[Items from a dataset]
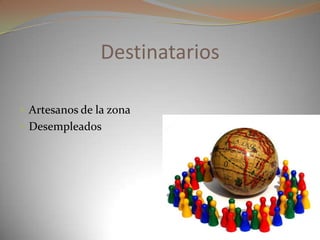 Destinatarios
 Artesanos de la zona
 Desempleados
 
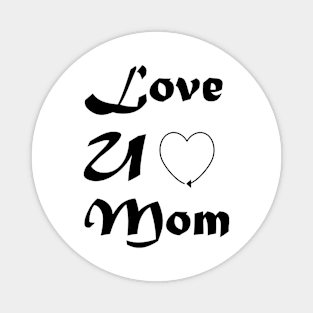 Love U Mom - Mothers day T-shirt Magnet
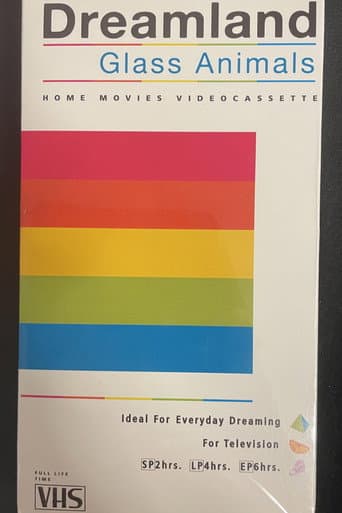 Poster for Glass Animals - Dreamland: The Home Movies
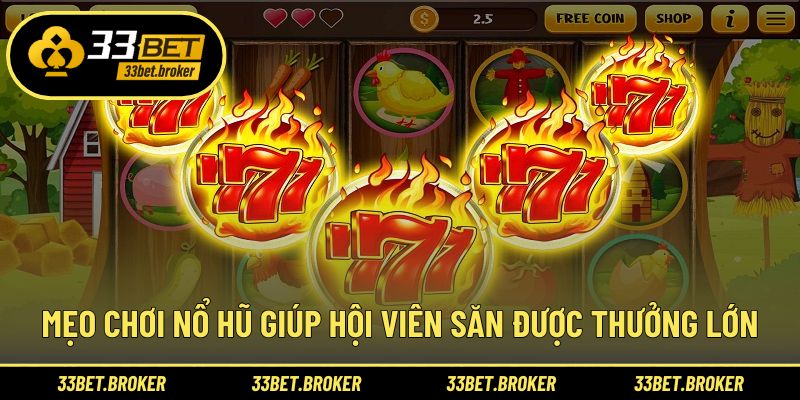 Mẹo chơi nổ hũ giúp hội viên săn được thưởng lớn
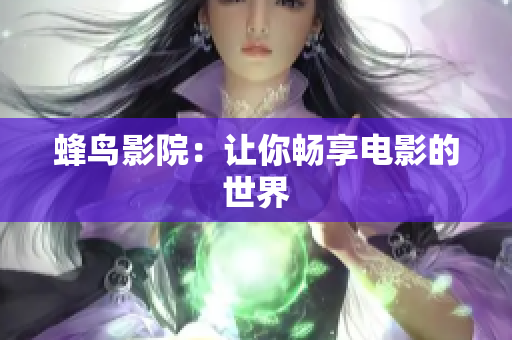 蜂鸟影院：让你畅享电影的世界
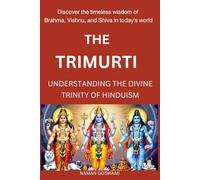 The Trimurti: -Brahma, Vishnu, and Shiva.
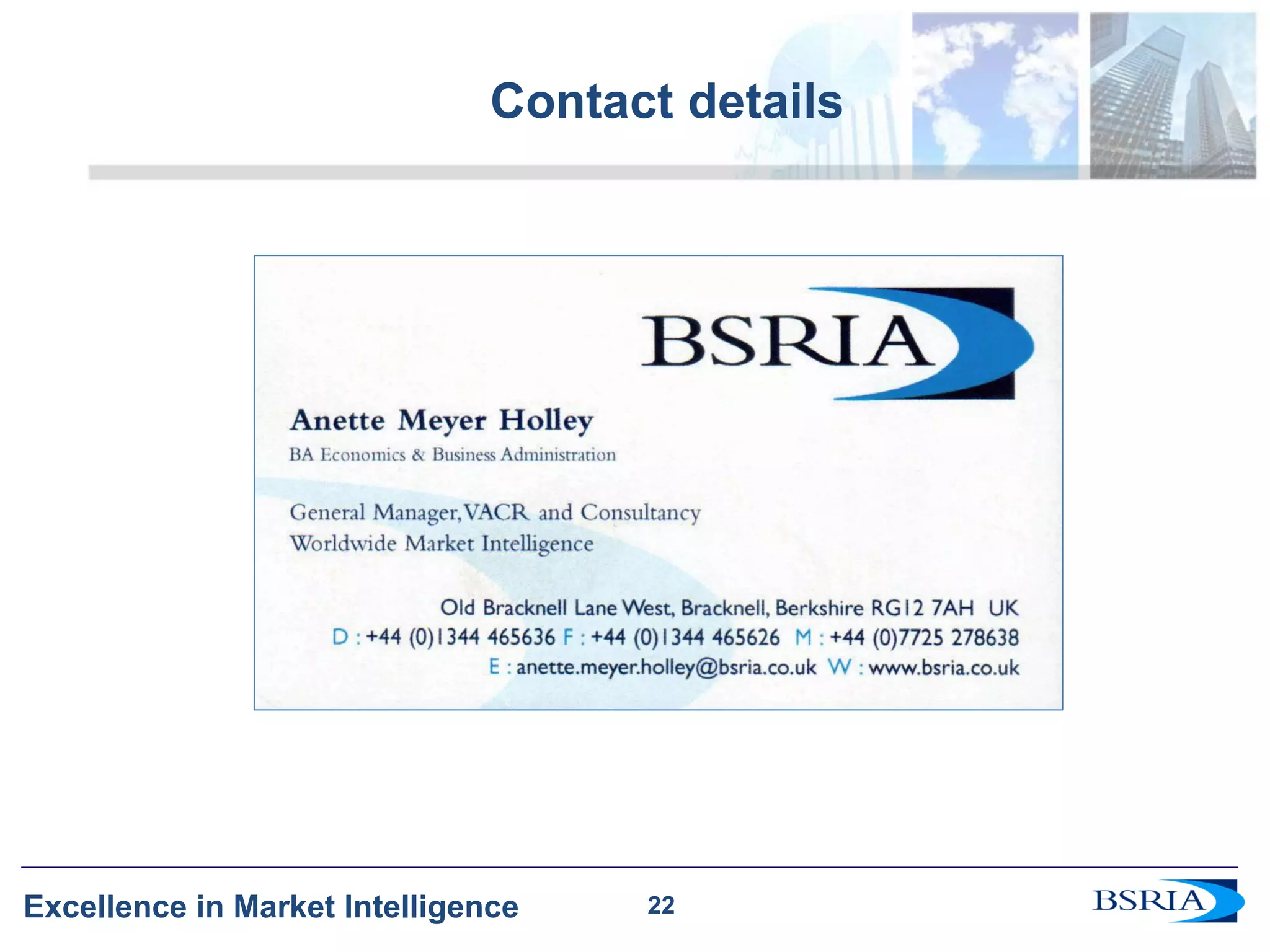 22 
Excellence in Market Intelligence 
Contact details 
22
...
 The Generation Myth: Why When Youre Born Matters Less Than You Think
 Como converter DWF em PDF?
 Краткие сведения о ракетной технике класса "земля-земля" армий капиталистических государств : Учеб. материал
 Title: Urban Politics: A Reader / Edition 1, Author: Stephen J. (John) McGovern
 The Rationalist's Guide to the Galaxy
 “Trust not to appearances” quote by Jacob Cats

• **Required work**:
Please return only the lines above, starting at the line that has "Como converter DWF em PDF?" and ending at the line that has "by Jacob Cats", keeping both and leaving each one unchanged.

• **Response to the task**:
 Como converter DWF em PDF?
 Краткие сведения о ракетной технике класса "земля-земля" армий капиталистических государств : Учеб. материал
 Title: Urban Politics: A Reader / Edition 1, Author: Stephen J. (John) McGovern
 The Rationalist's Guide to the Galaxy
 “Trust not to appearances” quote by Jacob Cats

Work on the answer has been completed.